▶ [EXTRACT PROVIDED]

Compassion fade, coined by psychologist Paul Slovic, is the tendency of people to experience a decrease in empathy as the number of people in need of aid increase. It is a type of cognitive bias that explains the tendency to ignore unwanted information when making a decision, so it is easier to justify.
The term compassion in this case refers to compassionate behaviour—that is, the intention to help or the act of helping. In this way, compassion fade can be explained by the cognitive processes that lead to helping behaviour. First is the individual's response to victim group, followed by motivation to help, which therefore generates the intention or act of helping. A conceptual model of helping highlights the self-concern and concern for others as mediators of motivation. Within the compassion fade theory, people tend to be influenced by:
  • the anticipated positive effect
  • concern for others
  • the perceived impact

    Context

The concept of compassion fade was introduced in 1947 through a statement commonly attributed to Joseph Stalin "the death of one man is a tragedy, the death of millions is a statistic."

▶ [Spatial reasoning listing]
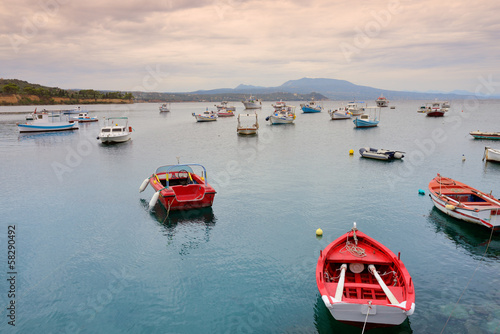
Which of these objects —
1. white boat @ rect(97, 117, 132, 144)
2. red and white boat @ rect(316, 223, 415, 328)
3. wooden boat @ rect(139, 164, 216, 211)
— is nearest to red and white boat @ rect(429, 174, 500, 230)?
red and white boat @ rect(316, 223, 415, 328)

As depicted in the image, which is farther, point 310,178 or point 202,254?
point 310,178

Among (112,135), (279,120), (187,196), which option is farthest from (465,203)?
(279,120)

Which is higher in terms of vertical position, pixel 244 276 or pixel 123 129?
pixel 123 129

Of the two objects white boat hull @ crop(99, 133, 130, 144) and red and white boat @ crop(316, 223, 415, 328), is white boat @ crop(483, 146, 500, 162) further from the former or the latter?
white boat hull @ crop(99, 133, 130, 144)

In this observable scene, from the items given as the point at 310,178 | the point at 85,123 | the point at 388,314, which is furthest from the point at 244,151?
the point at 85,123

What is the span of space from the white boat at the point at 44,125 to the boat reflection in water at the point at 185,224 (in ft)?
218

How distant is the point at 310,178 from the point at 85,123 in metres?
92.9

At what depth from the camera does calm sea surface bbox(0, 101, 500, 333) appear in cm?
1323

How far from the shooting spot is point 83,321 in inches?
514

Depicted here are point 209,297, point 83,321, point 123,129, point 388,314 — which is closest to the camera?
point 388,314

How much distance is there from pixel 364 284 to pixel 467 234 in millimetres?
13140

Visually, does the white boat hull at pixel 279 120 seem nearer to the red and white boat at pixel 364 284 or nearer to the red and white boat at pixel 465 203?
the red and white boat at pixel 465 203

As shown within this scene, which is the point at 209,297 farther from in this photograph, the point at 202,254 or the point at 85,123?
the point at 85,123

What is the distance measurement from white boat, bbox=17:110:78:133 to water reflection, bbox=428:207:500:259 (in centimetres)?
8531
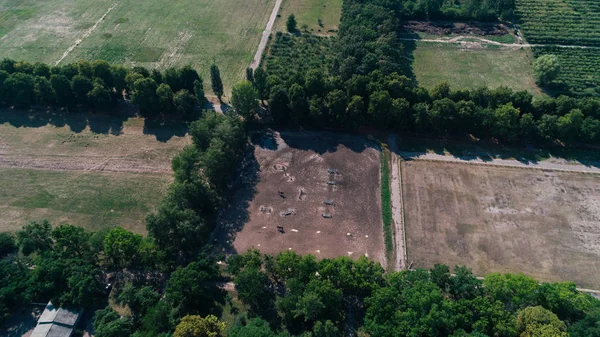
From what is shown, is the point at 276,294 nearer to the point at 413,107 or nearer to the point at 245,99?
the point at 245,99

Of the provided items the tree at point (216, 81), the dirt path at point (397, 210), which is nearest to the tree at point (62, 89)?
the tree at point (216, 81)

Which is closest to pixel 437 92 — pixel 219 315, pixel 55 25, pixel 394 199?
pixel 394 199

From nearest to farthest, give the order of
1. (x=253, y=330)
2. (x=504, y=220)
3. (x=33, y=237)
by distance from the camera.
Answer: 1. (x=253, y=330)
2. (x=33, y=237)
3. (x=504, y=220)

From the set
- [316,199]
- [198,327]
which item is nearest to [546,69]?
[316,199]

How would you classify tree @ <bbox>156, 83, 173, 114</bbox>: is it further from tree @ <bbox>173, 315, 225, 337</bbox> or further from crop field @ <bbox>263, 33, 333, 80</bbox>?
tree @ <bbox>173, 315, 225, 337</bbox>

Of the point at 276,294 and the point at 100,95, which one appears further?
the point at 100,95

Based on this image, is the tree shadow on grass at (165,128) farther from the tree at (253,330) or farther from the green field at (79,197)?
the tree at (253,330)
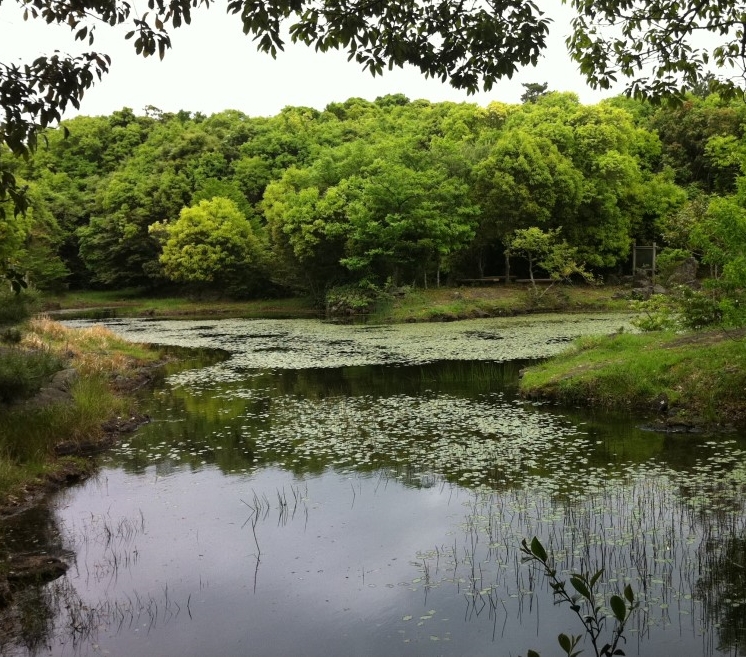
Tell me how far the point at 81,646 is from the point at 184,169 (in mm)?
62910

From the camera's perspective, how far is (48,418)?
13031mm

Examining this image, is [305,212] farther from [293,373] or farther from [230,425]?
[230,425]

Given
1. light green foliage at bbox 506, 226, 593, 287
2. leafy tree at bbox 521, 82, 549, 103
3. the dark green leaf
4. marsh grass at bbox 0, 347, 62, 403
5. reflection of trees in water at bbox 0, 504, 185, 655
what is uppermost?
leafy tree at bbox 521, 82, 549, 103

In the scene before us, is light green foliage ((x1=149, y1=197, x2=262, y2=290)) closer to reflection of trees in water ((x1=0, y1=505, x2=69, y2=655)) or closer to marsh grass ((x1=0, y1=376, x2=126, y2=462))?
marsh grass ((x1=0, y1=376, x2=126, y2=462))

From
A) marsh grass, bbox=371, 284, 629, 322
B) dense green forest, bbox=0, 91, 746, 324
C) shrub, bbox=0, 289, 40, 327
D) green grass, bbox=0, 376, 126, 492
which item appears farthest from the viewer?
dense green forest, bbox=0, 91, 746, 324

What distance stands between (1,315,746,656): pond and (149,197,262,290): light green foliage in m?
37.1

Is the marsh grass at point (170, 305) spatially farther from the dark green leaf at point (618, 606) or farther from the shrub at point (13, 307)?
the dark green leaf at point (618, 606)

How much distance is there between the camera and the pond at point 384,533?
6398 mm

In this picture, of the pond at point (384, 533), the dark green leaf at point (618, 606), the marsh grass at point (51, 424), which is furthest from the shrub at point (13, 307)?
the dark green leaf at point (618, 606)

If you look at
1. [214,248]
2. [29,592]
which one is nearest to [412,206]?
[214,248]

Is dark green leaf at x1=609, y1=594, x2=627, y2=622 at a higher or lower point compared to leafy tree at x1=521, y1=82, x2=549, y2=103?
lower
--
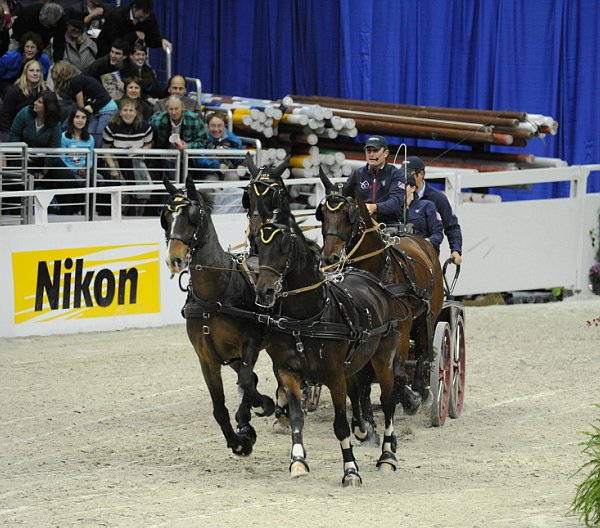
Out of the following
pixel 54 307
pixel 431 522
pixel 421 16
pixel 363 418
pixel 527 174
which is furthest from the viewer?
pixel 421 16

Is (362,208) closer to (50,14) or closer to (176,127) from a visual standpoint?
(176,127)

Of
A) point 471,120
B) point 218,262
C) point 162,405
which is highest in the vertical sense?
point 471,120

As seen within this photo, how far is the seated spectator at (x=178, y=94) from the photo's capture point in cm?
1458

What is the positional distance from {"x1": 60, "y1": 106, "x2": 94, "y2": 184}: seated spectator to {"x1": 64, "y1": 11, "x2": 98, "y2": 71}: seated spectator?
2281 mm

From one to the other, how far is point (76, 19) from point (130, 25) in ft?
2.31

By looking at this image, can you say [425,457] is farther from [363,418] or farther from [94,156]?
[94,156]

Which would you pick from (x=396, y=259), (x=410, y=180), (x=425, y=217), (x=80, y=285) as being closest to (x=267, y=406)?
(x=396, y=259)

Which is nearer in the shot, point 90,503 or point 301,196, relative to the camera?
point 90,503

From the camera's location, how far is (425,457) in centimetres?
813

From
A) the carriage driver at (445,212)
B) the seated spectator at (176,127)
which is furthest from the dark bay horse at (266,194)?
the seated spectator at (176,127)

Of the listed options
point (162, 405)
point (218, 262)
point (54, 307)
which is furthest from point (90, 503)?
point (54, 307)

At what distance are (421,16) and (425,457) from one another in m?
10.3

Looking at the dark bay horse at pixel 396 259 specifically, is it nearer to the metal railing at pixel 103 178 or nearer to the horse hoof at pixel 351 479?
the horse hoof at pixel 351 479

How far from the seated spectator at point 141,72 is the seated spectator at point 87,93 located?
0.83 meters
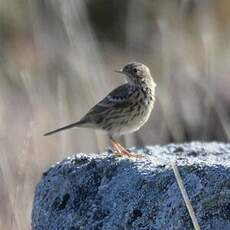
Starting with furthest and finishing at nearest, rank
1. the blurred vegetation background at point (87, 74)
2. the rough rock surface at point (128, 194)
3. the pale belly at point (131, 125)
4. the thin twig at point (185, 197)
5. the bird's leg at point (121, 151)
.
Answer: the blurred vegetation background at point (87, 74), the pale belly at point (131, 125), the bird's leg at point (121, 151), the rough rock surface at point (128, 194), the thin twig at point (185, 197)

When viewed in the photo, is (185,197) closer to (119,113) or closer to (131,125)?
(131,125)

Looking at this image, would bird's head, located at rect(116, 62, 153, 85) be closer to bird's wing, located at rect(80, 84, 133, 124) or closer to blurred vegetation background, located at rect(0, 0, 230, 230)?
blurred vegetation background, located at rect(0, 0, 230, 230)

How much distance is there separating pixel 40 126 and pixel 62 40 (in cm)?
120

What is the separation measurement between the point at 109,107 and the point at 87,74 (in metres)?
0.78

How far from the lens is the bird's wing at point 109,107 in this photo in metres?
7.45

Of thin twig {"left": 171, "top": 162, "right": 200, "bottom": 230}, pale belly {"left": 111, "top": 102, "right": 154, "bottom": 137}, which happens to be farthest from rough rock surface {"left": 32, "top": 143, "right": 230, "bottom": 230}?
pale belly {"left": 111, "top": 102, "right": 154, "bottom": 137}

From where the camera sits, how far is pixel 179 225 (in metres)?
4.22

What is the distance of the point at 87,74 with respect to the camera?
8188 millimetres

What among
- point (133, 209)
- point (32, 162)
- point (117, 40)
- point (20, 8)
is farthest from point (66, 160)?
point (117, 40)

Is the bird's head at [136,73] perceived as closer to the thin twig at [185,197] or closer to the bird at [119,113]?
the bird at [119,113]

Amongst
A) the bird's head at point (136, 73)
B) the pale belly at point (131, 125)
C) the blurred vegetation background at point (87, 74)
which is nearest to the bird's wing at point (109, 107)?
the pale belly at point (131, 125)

▶ [SET OF TASKS]
**a.** Duplicate the passage on compassion fade from "Compassion fade, coined" up to and including "easier to justify.".
**b.** Show each line of the listing in which the string "millimetres" appears.

▶ [EXERCISE SOLUTIONS]
**a.**
Compassion fade, coined by psychologist Paul Slovic, is the tendency of people to experience a decrease in empathy as the number of people in need of aid increase. It is a type of cognitive bias that explains the tendency to ignore unwanted information when making a decision, so it is easier to justify.

**b.**
How much distance is there from pixel 364 284 to pixel 467 234 in millimetres?
8188 millimetres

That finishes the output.